=== Stated goal a ===
Report every line of the entries below that contains the string "away", matching case exactly.

=== Page extract ===
═══
Journalists have pointed to this issue as well. Companies’ policies do not account for cross-platform online abuse faced by women journalists [^2]. Abuse floods them on multiple platforms for long periods, and it is exhausting for them to monitor all of these spaces where they are the topic of discussion or target of abuse[^3]. Focus on predominant social media platforms also overlooks abuse on other online spaces, such as comments on individuals’ newsletters or blogs [^4]. Cross-platform brigading has been highlighted as a key issue that needs to be addressed ^5- brigading refers to online tactics that involve coordinated abusive engagement online ^6, and journalists have urged platforms to be more proactive and exchange data about abuse in the hopes that this would lead to shared best practices to tackle single and cross-platform abuse ^7.

Tech Responses

Several tools were built in the past decade to respond to online abuse, such as Opt Out, Hatebase, Block Together, and Project Hatemeter (of these, two are not active anymore). Generally the efforts of a concerned individual or group of people, the tools helped users handle online abuse and provided insights outside of options available traditionally on social media platforms. Block Together and Hatebase shut down in 2021 and 2022 respectively; in a statement, the former pointed out that ultimately the work done through the project was the platforms' duty, not theirs, and only platforms could handle the scale of abuse that existed on them.
═══
=== The data ===
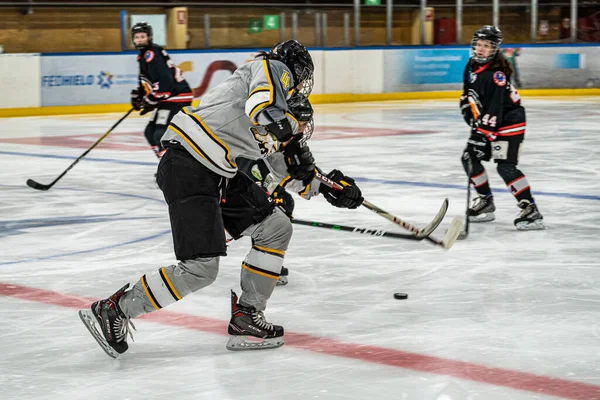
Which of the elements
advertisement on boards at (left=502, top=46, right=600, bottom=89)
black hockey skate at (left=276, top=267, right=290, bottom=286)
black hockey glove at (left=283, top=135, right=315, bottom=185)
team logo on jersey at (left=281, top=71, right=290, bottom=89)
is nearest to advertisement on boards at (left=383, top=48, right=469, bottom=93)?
advertisement on boards at (left=502, top=46, right=600, bottom=89)

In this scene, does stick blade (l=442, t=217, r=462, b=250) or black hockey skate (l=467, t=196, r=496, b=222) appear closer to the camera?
stick blade (l=442, t=217, r=462, b=250)

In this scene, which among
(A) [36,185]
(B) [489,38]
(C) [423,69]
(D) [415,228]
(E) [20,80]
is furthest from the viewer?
(C) [423,69]

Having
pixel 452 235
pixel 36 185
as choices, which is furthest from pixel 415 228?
pixel 36 185

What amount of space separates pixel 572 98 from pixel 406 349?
42.7 ft

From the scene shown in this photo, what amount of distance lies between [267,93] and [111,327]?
2.74 ft

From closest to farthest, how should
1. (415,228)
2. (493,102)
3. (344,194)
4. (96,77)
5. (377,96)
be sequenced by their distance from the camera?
(344,194) → (415,228) → (493,102) → (96,77) → (377,96)

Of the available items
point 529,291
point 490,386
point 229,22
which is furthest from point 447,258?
point 229,22

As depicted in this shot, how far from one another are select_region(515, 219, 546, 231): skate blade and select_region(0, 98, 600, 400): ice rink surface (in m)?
0.07

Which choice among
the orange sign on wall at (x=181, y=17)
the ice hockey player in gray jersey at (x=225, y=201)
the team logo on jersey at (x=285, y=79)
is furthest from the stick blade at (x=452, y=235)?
the orange sign on wall at (x=181, y=17)

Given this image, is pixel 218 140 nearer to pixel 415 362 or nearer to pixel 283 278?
pixel 415 362

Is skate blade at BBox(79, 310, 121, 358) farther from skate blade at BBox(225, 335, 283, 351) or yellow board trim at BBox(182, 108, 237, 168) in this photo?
yellow board trim at BBox(182, 108, 237, 168)

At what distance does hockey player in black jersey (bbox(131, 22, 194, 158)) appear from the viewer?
22.2 feet

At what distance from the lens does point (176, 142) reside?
9.36 feet

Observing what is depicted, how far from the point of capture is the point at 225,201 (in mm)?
2926
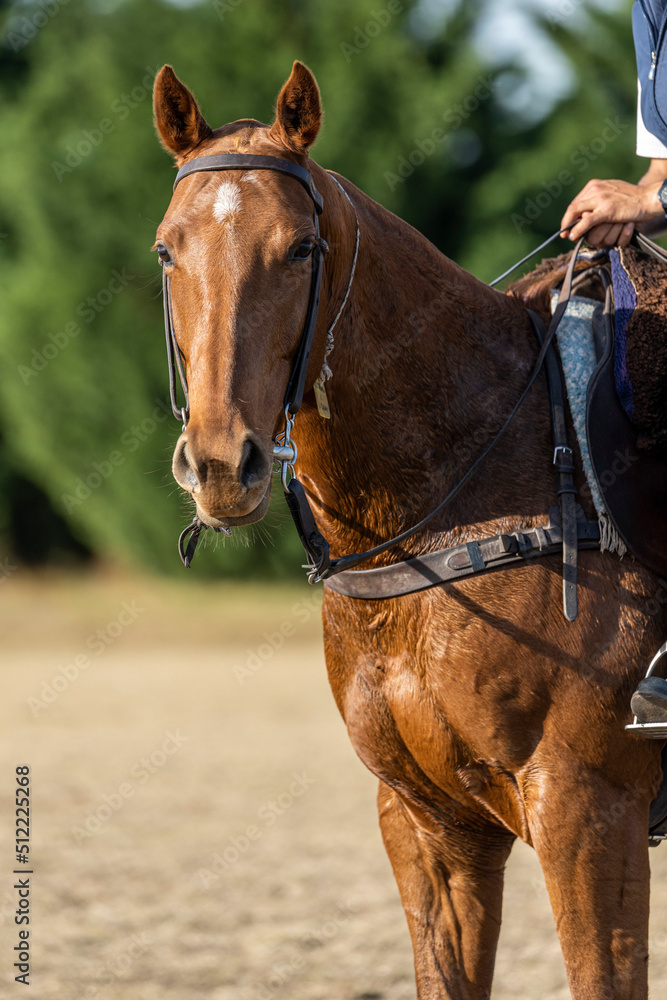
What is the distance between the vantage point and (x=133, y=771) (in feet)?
24.7

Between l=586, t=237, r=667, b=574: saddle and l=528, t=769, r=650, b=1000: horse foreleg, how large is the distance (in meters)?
0.58

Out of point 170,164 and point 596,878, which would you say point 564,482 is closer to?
point 596,878

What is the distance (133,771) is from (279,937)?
3.04m

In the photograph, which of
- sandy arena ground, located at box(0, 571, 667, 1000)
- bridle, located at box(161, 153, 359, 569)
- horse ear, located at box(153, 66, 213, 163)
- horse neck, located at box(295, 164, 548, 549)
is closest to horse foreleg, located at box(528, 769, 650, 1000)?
horse neck, located at box(295, 164, 548, 549)

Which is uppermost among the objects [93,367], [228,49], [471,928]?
[228,49]

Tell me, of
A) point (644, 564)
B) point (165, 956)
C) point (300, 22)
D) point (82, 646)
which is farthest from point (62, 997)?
point (300, 22)

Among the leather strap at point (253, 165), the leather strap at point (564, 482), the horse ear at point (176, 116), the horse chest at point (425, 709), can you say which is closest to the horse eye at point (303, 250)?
the leather strap at point (253, 165)

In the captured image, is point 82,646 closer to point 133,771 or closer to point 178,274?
point 133,771

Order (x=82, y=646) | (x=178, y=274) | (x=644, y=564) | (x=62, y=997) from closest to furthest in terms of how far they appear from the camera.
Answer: (x=178, y=274)
(x=644, y=564)
(x=62, y=997)
(x=82, y=646)

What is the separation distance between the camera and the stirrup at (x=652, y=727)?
2.25m

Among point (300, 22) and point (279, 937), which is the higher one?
point (300, 22)

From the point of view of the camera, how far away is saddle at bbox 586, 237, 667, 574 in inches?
95.5

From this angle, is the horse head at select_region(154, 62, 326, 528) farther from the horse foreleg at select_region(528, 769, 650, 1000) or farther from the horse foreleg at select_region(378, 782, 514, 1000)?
the horse foreleg at select_region(378, 782, 514, 1000)

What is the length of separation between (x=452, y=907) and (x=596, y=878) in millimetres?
573
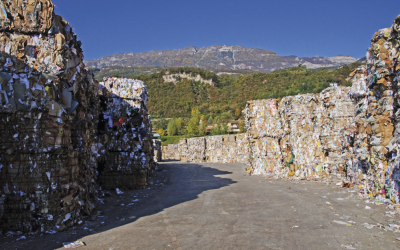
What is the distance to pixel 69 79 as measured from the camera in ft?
18.1

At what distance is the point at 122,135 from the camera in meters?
9.31

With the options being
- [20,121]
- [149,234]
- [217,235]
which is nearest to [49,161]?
[20,121]

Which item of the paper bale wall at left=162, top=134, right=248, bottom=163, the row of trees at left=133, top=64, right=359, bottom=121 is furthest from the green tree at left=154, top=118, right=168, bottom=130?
the paper bale wall at left=162, top=134, right=248, bottom=163

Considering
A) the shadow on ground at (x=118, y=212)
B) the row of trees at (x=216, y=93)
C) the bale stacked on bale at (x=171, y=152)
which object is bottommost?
the bale stacked on bale at (x=171, y=152)

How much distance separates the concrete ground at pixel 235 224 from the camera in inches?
165

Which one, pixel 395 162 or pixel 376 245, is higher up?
pixel 395 162

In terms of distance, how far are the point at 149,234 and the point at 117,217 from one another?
5.01 ft

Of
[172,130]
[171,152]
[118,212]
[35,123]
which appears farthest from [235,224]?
[172,130]

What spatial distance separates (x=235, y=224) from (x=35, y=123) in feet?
12.9

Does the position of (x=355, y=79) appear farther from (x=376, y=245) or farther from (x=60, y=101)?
(x=60, y=101)

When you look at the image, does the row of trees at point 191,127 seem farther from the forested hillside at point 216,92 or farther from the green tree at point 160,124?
the forested hillside at point 216,92

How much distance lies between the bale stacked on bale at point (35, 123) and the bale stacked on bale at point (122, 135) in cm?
370

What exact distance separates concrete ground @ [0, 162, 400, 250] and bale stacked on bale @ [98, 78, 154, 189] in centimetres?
134

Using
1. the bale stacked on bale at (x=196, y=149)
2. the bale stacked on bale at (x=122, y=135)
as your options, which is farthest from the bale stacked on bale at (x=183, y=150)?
the bale stacked on bale at (x=122, y=135)
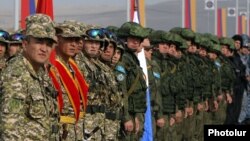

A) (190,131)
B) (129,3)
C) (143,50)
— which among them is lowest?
(190,131)

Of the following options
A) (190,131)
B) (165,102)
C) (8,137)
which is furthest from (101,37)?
(190,131)

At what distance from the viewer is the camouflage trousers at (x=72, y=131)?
6.02 m

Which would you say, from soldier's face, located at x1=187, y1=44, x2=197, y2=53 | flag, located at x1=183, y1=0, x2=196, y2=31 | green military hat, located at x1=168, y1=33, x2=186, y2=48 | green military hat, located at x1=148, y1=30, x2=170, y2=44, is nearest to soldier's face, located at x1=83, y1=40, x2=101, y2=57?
green military hat, located at x1=148, y1=30, x2=170, y2=44

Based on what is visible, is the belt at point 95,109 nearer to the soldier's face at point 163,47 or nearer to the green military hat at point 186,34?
the soldier's face at point 163,47

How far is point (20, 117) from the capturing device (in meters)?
4.96

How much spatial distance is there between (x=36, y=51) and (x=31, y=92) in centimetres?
30

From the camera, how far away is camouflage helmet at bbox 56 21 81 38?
6199 millimetres

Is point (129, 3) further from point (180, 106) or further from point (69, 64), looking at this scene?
point (69, 64)

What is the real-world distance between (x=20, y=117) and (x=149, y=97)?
468 centimetres

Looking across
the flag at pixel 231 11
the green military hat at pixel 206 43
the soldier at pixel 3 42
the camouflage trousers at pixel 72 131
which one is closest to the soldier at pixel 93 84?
the camouflage trousers at pixel 72 131

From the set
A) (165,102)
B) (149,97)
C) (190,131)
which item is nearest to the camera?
(149,97)

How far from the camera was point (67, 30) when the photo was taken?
6.23 m

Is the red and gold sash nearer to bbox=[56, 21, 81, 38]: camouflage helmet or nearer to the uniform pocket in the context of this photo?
bbox=[56, 21, 81, 38]: camouflage helmet

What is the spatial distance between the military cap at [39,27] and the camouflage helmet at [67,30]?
864 mm
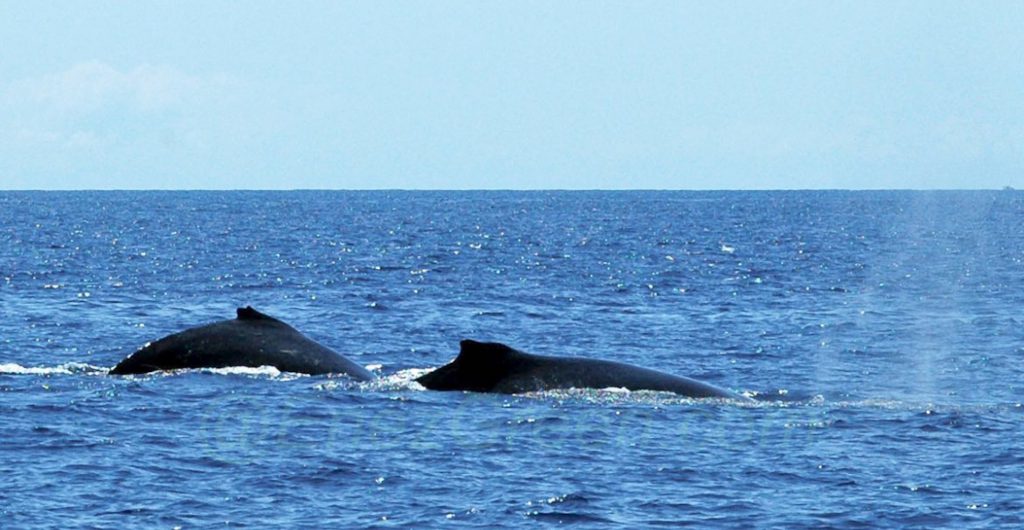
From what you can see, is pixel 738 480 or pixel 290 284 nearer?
pixel 738 480

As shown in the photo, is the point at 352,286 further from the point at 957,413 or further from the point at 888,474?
the point at 888,474

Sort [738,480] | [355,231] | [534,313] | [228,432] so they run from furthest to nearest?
[355,231]
[534,313]
[228,432]
[738,480]

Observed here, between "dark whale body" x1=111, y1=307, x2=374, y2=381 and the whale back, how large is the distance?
2.03 m

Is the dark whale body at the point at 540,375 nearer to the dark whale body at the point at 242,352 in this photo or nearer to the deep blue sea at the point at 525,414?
═══
=== Stated goal b ===
Please pick up the passage on online abuse and tech responses from where it stops, and continue it.

=== Reply a ===
From the point of view of the camera, how far away is saddle at bbox 586, 237, 667, 574 in inches?
From the camera, how far away is camouflage helmet at bbox 56 21 81 38?

=== Reply b ===
While platforms have their policies and improve on their moderation systems, they are largely done in siloes and not developed in coordination with other platforms to provide a cross-platform solution to a user. Instead, they focus on meeting compliance requirements set through law- the Intermediary Rules in India for instance, set out the nature of content that a platform must not host. Given the evolving nature of online expression and instances of abuse, it is up to platforms to ensure that in cases where there is no explicit legal compliance requirement but users require features to better protect them online, they are developed and effected. Therefore whether a platform goes over and above minimum legal compliance is up to them.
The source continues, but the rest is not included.